BPC chief executive Richard Griffiths said that poultry farms rearing broilers had just two-to-three days’ worth of flexibility when it came to sending birds for processing.

Disruptions to slaughterhouse capacity could, therefore, have a significant impact on bird welfare and the supply of poultrymeat.

While cover could be provided for general staff up to a point, key positions like Official Veterinarians or Meat Hygiene Inspectors could be more challenging to fill.

‘Pragmatic proposals’

“We are hoping for pragmatic proposals to come forward for how to manage a loss of vital staff,” he told Poultry.Network.

Mr Griffiths added that there were also potential “pinch-points” on farm, where labour issues could potentially create welfare problems.

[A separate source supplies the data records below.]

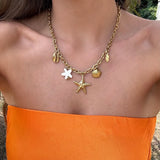 Collier Arya en acier inoxydable doré avec 3 coquillages, une étoile de mer, une feuille et une fleur blanche.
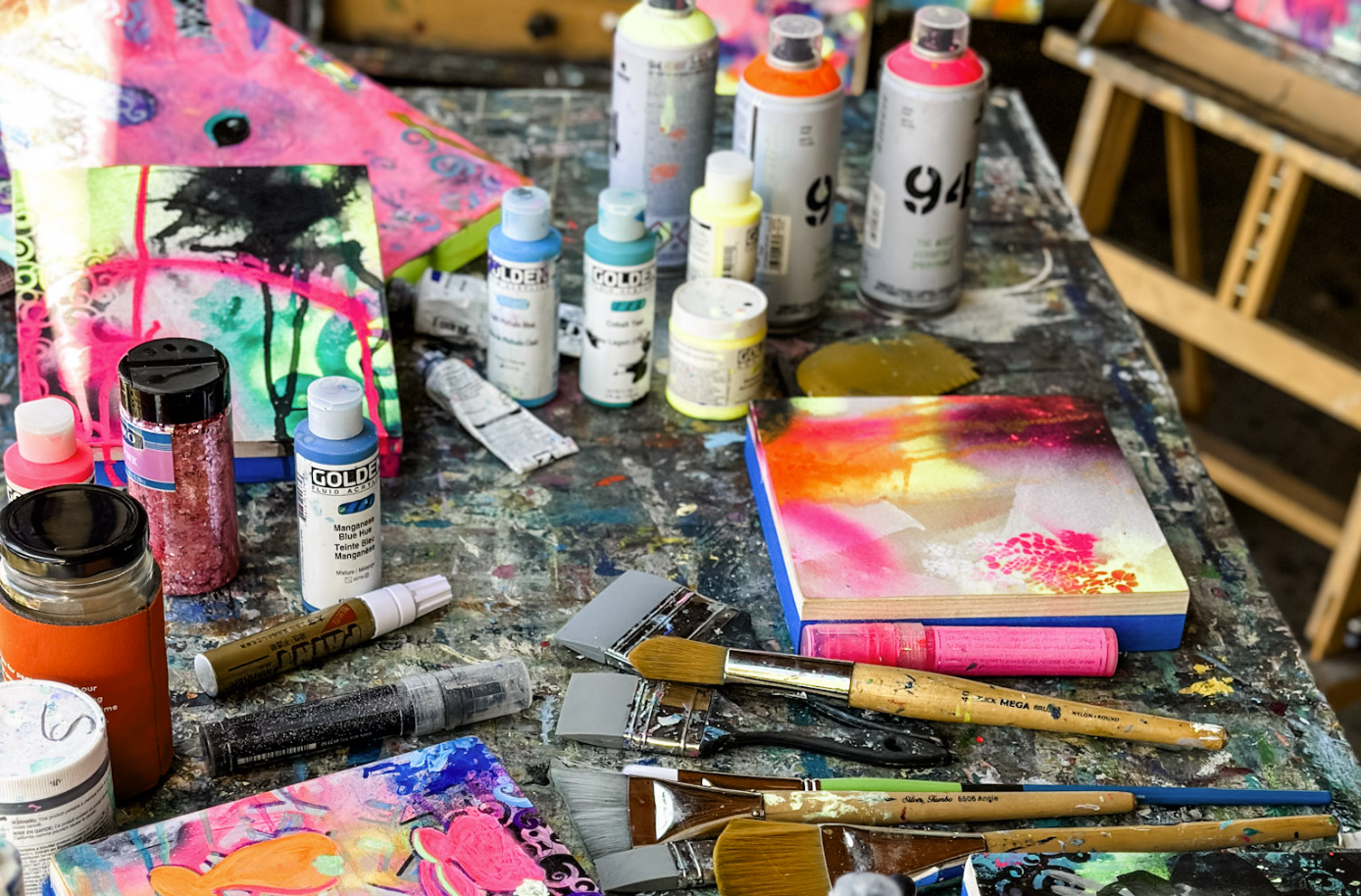 An art workspace covered with various acrylic paint bottles, brushes, and colorful abstract paintings on small canvases.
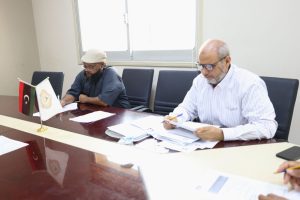 Two men sit at a glossy conference table signing documents; small flags stand nearby on the table in an office setting.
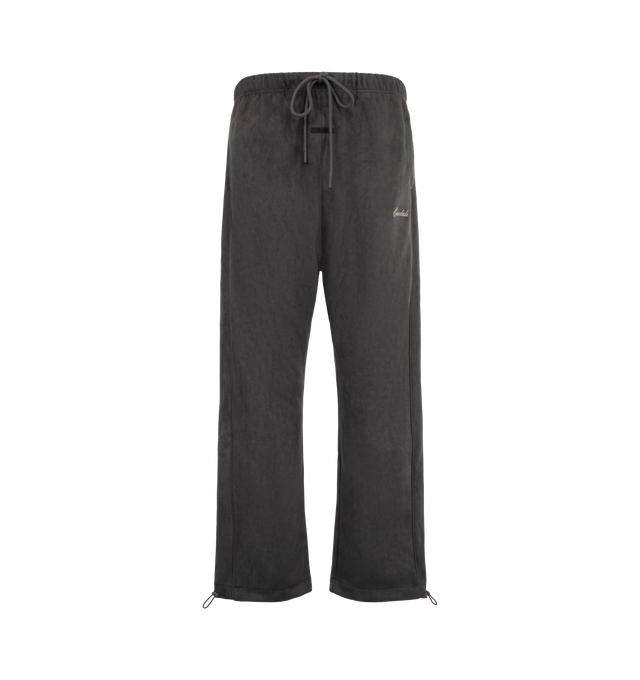 Image 1 of 3 - BLACK - Fear of God ESSENTIALS Men's Signature Relaxed Sweatpant with Piping is crafted from bonded suede fleece and features a relaxed straight-leg silhouette designed for elevated comfort and everyday wear. Accented with sportswear-inspired piping and an embroidered Essentials signature logo at the leg, this premium style is finished with side pockets, adjustable ankle bungees with toggles, an encased elastic waistband with drawstrings, and a signature Essentials label at the center front.  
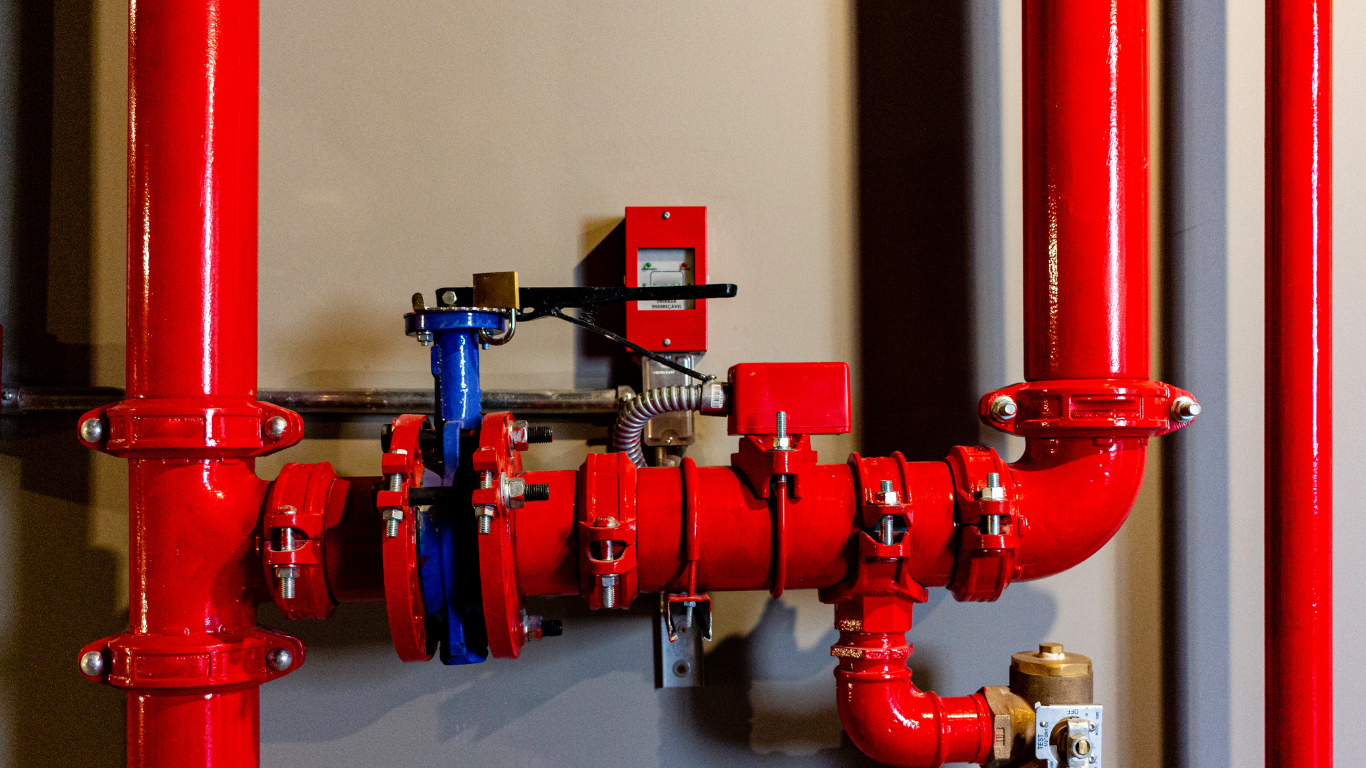 A bunch of red pipes are connected to each other in a room.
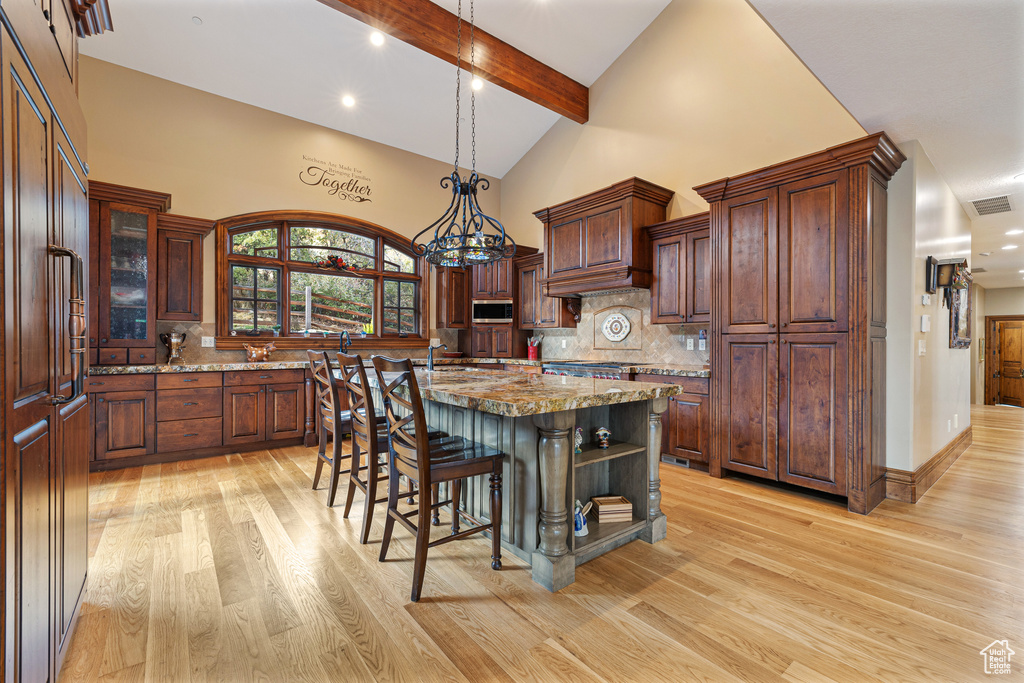 Kitchen with stainless steel microwave, light wood-style floors, tasteful backsplash, a center island with sink, and beam ceiling
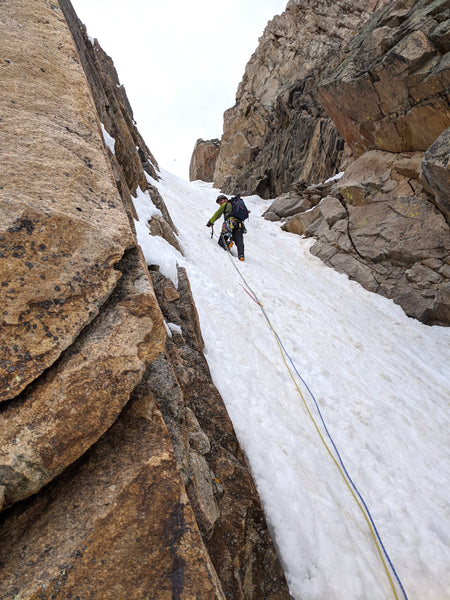 Zach Eiten climbing snow, leading to the top of the Notch Couloir on Granite Peak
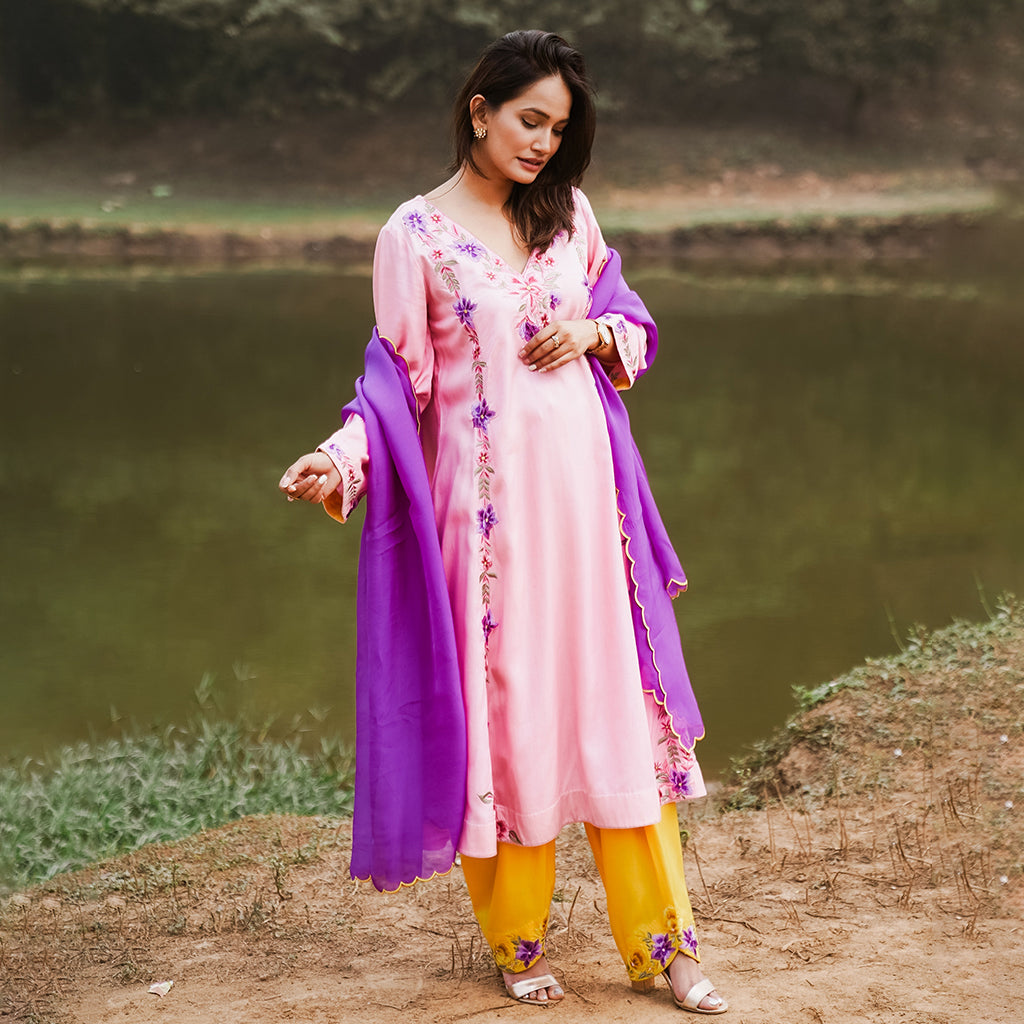 A woman wearing Purple and Blue Kurta Set with Yellow Colored Pants and Dupatta.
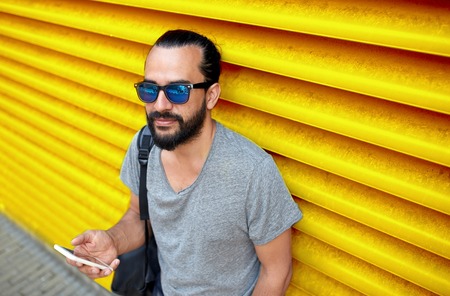 technology, lifestyle and people concept - man in sunglasses with bag and smartphone on street over ribbed yellow wall backgroundの写真素材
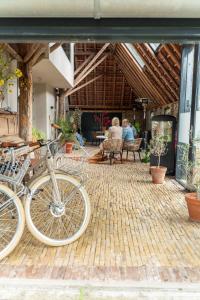 a group of bikes parked on a brick patio at Uitgerust voor Zaken in Heerenveen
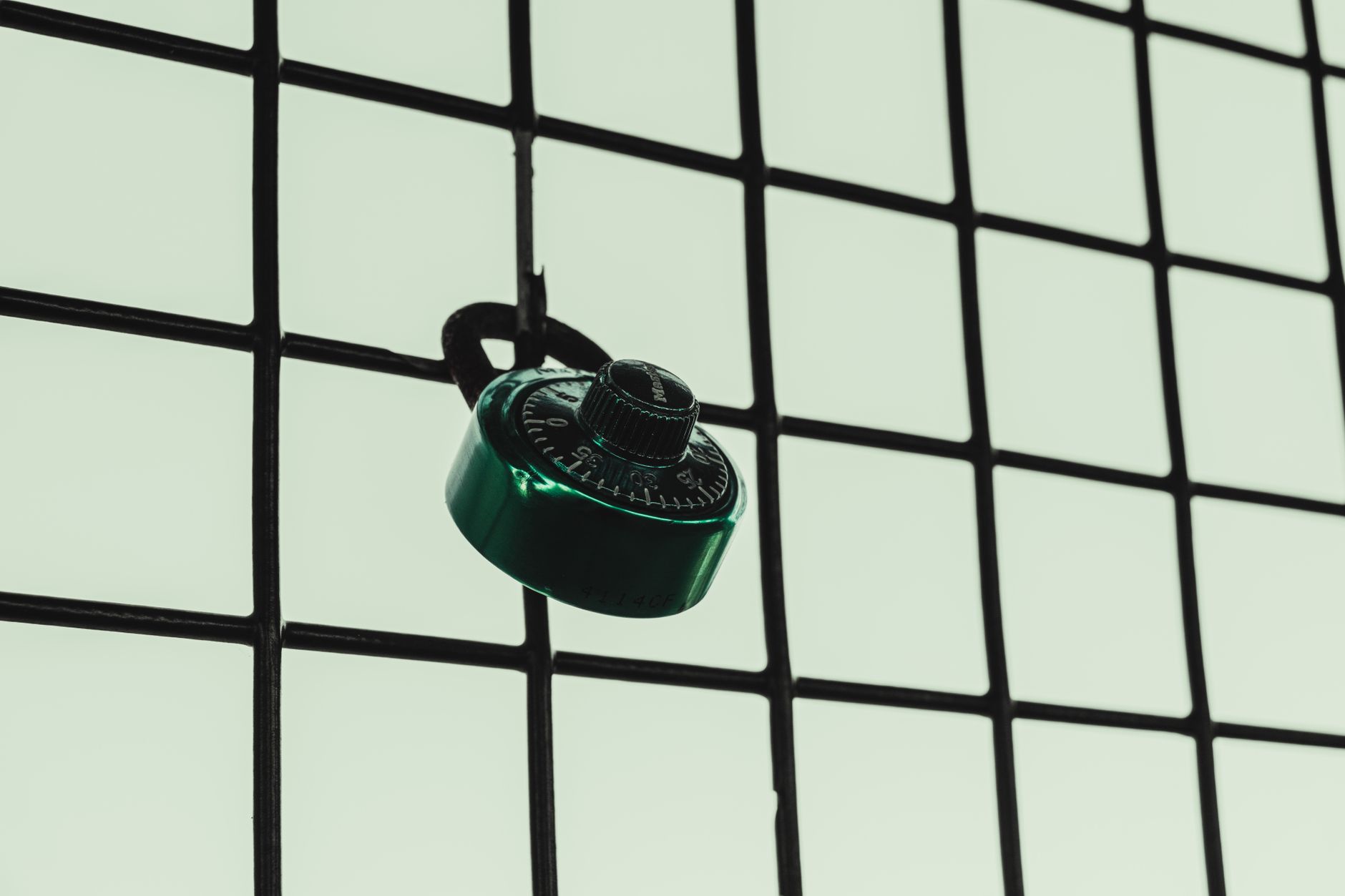 Cadenas à combinaison vert accroché à une grille métallique noire sur fond clair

In addition to contingency planning for staffing, the BPC has called for the government to:

  • Recognise food security as a national security issue
  • Introduce tax breaks for parts of the supply chain that may face financial distress
  • Include those working in the food chain as “key workers” and offer schooling provision to their children if necessary
  • Recognise the role of businesses in the food supply chain and extend the business rate holiday to them

“From farmers and vets who look after our birds, through butchers and engineers who keep our factories working, to drivers and distributors who get food to the shelves, it’s essential that food production is prioritised during this difficult time,” Mr Griffiths said.